- _Text shown_
-=-=-=-=-

1. Field of the Invention
The present invention relates to polarization-based affinity assays.
2. Description of the Related Art
In affinity assays, a known quantity of a labeled probe competes with or binds to an unknown quantity of unlabeled analyte at binding sites on a target molecule for which the analyte has an affinity. The labeled probe that is bound to the target molecule presents a different measurable phenomenon than the labeled probe that is unbound. Calibration curves relate the presence or quantity of the analyte to the relative amount of bound to unbound labeled probe. The calibration curves are generated by measuring the relative amounts of bound and unbound labeled probe in the presence of known quantities of analyte. In competitive binding assays the probe is the same as the analyte or is another entity that competes for the same binding sites on the target molecule. In sandwich binding assays the probe binds to the analyte that is bound to the target molecule. In immunoassays, the analyte is an antigen and the target molecule is an antibody.
In fluorescent affinity assays, the probe is labeled with a fluorophore. A fluorophore is a functional group in a molecule which absorbs electromagnetic waves at a specific wavelength and subsequently emits electromagnetic waves at a different specific wavelength. The electromagnetic waves involved in some fluorophores have wavelengths that are in or near the visible band, and are called light hereinafter.
Polarized electromagnetic waves have a particular directional component for the varying electric field. When linearly polarized light is used to stimulate fluorescence, the light emitted is also linearly polarized. This phenomenon is generally termed fluorescence polarization.

-=-=-=-=-

Spatial grounding data:
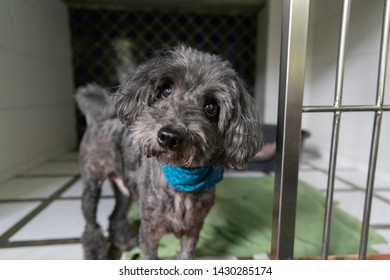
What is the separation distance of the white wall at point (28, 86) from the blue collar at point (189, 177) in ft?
1.73

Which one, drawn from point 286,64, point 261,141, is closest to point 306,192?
point 261,141

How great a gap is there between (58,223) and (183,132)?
2.71 ft

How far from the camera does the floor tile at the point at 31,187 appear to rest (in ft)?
3.49

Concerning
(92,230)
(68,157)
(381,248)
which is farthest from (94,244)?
(68,157)

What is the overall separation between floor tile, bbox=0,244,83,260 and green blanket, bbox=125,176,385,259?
0.59 feet

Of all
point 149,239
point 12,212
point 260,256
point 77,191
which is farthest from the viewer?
point 77,191

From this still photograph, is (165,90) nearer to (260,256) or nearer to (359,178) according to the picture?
(260,256)

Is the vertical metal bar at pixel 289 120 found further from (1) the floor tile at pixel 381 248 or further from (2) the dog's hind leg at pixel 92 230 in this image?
(2) the dog's hind leg at pixel 92 230

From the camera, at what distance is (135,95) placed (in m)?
0.76

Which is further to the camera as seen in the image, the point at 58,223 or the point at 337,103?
the point at 58,223

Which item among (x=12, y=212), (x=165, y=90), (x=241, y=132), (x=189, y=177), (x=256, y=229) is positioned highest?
(x=165, y=90)

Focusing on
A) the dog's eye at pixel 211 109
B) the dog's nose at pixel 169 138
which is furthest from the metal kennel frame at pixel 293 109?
the dog's nose at pixel 169 138

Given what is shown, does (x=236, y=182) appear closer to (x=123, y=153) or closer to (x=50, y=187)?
(x=123, y=153)

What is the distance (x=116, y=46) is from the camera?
8.16 ft
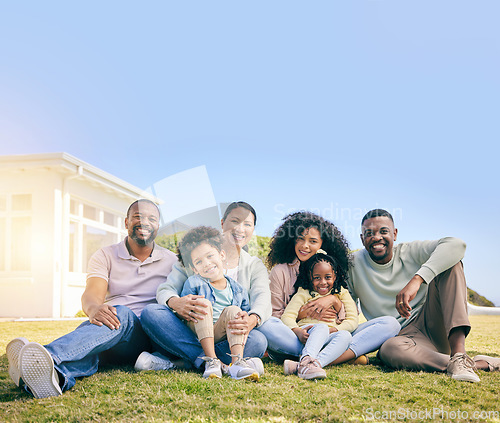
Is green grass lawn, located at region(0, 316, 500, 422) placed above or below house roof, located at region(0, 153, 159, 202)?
below

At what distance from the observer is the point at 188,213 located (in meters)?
4.91

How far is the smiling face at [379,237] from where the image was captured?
376cm

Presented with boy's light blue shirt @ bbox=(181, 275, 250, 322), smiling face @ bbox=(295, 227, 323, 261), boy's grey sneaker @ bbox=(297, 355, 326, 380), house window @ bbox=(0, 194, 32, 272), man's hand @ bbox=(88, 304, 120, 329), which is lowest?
boy's grey sneaker @ bbox=(297, 355, 326, 380)

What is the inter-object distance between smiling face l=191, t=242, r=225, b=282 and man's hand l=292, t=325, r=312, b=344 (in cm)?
70

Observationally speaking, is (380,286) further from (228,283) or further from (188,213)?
(188,213)

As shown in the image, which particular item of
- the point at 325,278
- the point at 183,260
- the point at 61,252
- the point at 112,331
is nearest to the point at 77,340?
the point at 112,331

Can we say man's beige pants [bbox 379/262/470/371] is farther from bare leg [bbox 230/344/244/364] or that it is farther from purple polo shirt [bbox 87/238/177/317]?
purple polo shirt [bbox 87/238/177/317]

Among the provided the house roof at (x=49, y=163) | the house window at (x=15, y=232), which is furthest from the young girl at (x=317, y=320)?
the house window at (x=15, y=232)

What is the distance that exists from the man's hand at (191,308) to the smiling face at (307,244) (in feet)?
3.55

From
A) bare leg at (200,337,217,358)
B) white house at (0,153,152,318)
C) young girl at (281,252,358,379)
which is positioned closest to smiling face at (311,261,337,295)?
young girl at (281,252,358,379)

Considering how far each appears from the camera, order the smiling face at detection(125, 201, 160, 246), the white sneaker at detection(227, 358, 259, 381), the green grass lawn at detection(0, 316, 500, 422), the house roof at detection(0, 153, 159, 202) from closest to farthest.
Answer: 1. the green grass lawn at detection(0, 316, 500, 422)
2. the white sneaker at detection(227, 358, 259, 381)
3. the smiling face at detection(125, 201, 160, 246)
4. the house roof at detection(0, 153, 159, 202)

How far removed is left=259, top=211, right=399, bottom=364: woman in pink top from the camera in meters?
3.48

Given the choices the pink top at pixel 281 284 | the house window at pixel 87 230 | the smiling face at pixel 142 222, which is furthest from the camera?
the house window at pixel 87 230

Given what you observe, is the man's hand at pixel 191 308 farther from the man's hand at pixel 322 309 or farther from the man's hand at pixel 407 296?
the man's hand at pixel 407 296
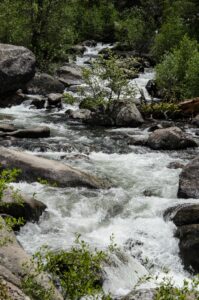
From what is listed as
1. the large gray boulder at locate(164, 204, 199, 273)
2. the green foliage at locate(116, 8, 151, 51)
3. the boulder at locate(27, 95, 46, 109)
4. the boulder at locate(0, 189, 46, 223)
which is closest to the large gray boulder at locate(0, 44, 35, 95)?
the boulder at locate(27, 95, 46, 109)

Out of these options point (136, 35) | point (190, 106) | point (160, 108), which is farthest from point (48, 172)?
point (136, 35)

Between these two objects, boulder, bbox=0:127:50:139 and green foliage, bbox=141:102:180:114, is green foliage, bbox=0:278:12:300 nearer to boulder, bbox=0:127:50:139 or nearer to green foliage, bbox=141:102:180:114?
boulder, bbox=0:127:50:139

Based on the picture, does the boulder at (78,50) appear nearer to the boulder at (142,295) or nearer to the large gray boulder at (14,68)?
the large gray boulder at (14,68)

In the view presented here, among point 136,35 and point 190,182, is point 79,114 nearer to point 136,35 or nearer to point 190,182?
point 190,182

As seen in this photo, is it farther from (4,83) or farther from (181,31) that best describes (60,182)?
(181,31)

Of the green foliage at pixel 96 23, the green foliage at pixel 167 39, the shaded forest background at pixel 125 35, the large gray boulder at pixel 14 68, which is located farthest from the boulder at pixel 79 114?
the green foliage at pixel 96 23

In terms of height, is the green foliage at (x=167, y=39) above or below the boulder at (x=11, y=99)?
above

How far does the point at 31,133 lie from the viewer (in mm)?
Answer: 23875

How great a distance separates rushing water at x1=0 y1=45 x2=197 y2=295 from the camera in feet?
40.2

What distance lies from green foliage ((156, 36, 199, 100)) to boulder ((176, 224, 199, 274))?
1981 centimetres

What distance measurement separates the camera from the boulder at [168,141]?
2288cm

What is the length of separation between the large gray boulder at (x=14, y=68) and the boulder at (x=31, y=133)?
372 inches

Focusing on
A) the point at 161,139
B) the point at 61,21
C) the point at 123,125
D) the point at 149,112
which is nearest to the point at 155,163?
the point at 161,139

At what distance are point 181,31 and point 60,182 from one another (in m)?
35.4
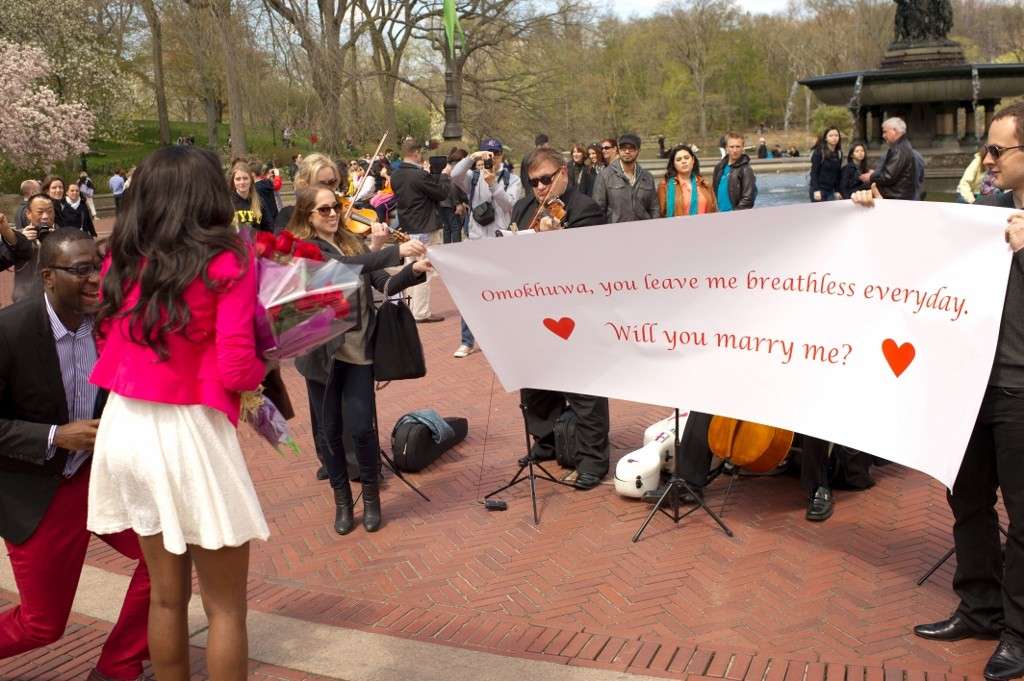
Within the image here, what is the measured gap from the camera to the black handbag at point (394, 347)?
19.1ft

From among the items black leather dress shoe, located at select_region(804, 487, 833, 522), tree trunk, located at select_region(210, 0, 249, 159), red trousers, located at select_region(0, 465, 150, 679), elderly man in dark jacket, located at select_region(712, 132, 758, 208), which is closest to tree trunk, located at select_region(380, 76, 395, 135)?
tree trunk, located at select_region(210, 0, 249, 159)

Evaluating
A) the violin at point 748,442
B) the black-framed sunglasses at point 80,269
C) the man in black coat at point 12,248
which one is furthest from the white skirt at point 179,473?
the man in black coat at point 12,248

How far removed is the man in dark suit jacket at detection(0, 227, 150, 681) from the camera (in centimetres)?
360

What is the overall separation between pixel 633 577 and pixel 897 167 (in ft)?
26.4

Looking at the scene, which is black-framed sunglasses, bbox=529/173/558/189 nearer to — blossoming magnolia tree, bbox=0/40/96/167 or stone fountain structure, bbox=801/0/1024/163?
stone fountain structure, bbox=801/0/1024/163

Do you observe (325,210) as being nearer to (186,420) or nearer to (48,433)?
(48,433)

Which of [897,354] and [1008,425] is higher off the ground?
[897,354]

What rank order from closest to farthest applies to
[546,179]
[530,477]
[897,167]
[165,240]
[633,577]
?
[165,240]
[633,577]
[530,477]
[546,179]
[897,167]

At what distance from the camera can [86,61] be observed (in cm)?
4700

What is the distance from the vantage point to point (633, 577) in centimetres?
502

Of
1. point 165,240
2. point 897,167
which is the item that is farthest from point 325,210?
point 897,167

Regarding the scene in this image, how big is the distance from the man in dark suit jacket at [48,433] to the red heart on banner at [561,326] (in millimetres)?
2459

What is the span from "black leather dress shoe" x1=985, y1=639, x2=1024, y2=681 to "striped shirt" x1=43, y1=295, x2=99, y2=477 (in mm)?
3361

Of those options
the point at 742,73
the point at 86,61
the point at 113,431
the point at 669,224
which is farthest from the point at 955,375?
the point at 742,73
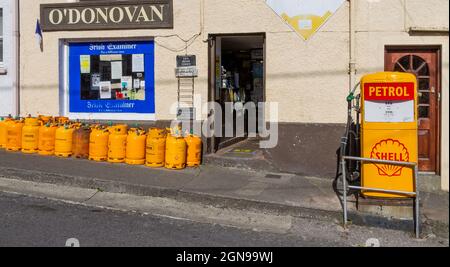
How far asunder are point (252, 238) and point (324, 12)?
4.64 metres

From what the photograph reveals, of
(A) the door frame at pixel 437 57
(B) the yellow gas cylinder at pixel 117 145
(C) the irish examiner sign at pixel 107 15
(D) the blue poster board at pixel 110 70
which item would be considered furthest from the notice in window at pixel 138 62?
(A) the door frame at pixel 437 57

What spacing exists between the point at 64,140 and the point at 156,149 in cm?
192

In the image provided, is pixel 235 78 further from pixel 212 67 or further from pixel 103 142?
pixel 103 142

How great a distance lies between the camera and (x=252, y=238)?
227 inches

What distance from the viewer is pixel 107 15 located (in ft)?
31.7

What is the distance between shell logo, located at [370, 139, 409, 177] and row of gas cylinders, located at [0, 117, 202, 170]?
133 inches

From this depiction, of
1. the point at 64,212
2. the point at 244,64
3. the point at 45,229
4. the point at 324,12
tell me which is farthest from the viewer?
the point at 244,64

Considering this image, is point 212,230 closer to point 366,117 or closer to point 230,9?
point 366,117

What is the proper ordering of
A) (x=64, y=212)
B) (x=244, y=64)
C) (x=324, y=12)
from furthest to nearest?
1. (x=244, y=64)
2. (x=324, y=12)
3. (x=64, y=212)

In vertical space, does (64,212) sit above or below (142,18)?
below

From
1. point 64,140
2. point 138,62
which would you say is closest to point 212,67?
point 138,62

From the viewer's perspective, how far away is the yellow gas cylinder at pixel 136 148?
346 inches

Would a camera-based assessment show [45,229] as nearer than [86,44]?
Yes

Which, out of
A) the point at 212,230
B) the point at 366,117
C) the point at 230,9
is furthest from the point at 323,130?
the point at 212,230
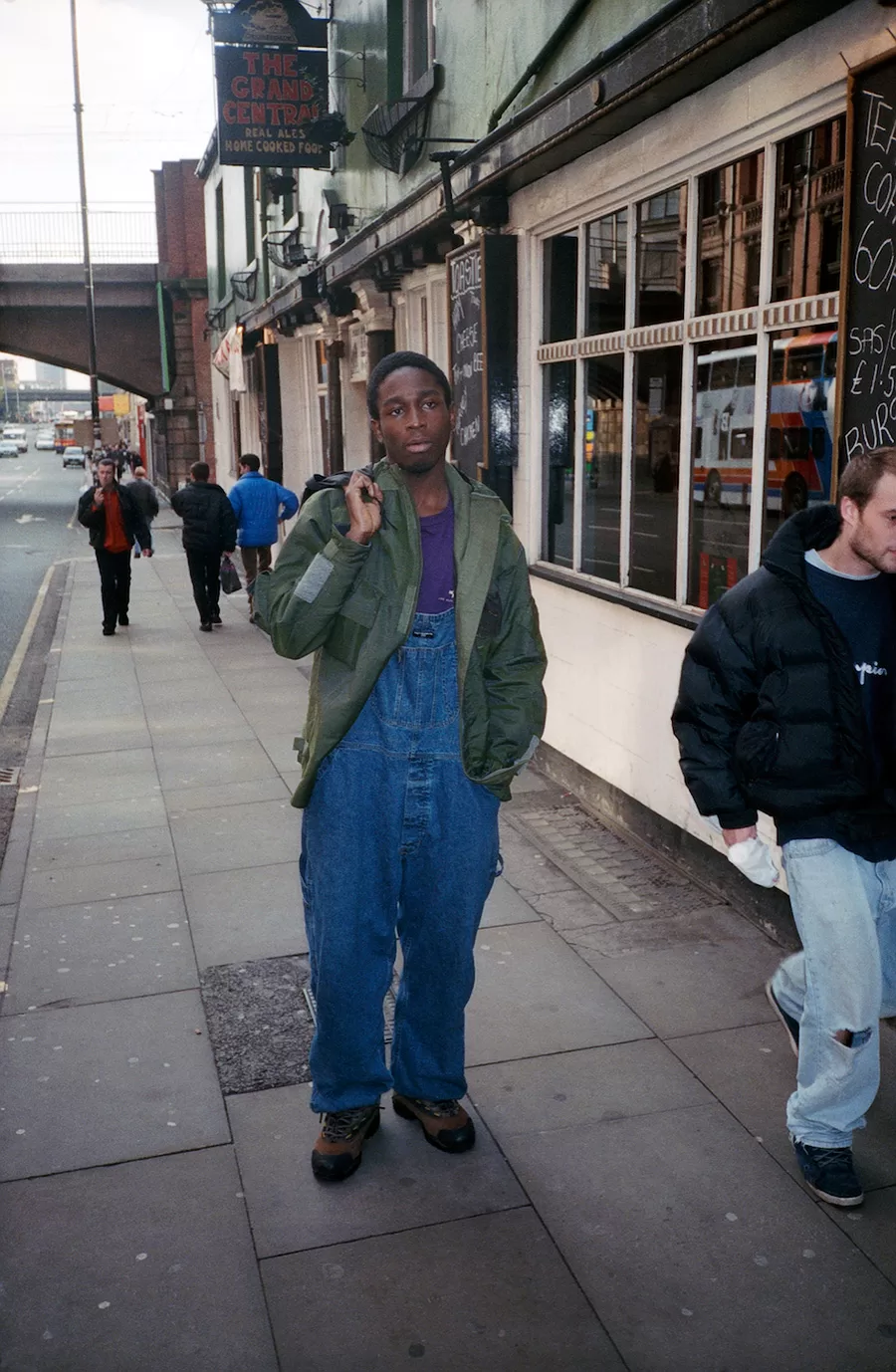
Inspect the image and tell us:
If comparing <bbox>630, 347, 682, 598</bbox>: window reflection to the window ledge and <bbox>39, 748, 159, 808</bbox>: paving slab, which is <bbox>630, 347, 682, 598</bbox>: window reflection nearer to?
the window ledge

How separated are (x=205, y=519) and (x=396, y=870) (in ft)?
34.2

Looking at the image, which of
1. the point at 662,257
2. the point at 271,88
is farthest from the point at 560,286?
the point at 271,88

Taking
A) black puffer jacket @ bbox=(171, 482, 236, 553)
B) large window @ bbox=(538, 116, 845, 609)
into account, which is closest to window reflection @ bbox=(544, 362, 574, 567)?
large window @ bbox=(538, 116, 845, 609)

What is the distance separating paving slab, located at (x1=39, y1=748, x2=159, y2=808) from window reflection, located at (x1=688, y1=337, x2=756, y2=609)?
3627 millimetres

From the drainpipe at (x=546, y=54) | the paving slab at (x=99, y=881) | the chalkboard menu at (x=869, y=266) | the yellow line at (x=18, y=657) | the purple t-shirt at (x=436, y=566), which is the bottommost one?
the yellow line at (x=18, y=657)

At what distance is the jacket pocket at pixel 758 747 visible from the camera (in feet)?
10.2

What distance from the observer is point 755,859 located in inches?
124

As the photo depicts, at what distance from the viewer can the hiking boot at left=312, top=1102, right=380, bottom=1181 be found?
3334mm

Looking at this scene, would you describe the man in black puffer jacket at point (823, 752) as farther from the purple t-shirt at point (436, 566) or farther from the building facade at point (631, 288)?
the building facade at point (631, 288)

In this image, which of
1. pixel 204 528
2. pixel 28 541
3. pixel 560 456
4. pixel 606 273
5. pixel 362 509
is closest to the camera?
pixel 362 509

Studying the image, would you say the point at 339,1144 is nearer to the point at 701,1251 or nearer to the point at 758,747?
the point at 701,1251

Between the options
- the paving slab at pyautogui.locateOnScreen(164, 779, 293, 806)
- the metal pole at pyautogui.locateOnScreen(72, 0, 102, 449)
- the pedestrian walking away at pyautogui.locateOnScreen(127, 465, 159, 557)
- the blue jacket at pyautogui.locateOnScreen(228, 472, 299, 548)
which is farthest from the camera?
the metal pole at pyautogui.locateOnScreen(72, 0, 102, 449)

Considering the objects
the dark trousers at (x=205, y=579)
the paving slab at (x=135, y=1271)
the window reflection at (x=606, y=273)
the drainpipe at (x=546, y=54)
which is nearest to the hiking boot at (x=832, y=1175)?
the paving slab at (x=135, y=1271)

-=-=-=-=-

- _To do_
**1.** Can you reproduce the affinity assay passage word for word, from the words containing "Polarized electromagnetic waves" through "termed fluorescence polarization."?
**2.** According to the affinity assay passage, what is the target molecule in immunoassays?
**3.** Can you carry the passage on polarization-based affinity assays forward from its final sentence?

- _Solved problems_
**1.**
Polarized electromagnetic waves have a particular directional component for the varying electric field. When linearly polarized light is used to stimulate fluorescence, the light emitted is also linearly polarized. This phenomenon is generally termed fluorescence polarization.

**2.** An antibody.

**3.**
Fluorescence polarization immunoassay (FPIA) is a competitive binding assay that takes advantage of changes in degree of polarization of emitted fluorescent light when a fluorophore-labeled antigen is bound to an antibody. In traditional FPIA, an observable polarization change relies on labeling relatively small antigens with small fluorophores that display relatively long lifetime emissions to obtain depolarized fluorescence from the unbound probe as it rotates in solution at a rapid rate (with a corresponding short rotational correlation time). A small antigen is usually less than 10 kiloDaltons (kDa, where 1 kDa=103 Daltons, and 1 Dalton is a basic unit of atomic weight approximately equal to one twelfth the atomic weight of Carbon 12). An example of a long lifetime fluorophore is Fluorescein with a lifetime of about 4 nanosecond (ns, 1 ns=10−9 seconds). The FPIAs detect the increase in emission polarization when a small probe-fluorophore conjugate binds to a large target molecule that rotates more slowly in solution. The higher the concentration of unlabeled antigen present in a test sample (e.g., from a patient) mixed with the labeled probes, the less bound labeled antigen is present and, consequently, the lower the polarization of the fluorescent light emission.
A disadvantage of the traditional FPIA is the requirement that the labeled probe be much smaller than the target molecules. This restriction eliminates many probes of interest. Since the probes are the same as the analyte in most competitive binding assays, this restriction also eliminates many analytes of interest. For example, molecules of size like streptavidin for which many fluorophore conjugates are commercially available as labels binds to many target biotinylated molecules of interest. Such molecules can not be regarded as conventional polarization probes because of their large size that precludes displaying useful changes in polarization values when bound in solution to biotinylated bovine serum albumin (BSA-bt) as a target molecule. The molecular weight of streptavidin, of about 66 kDa, results in a large rotational correlation time that is too long, when unbound, to be detectably depolarized.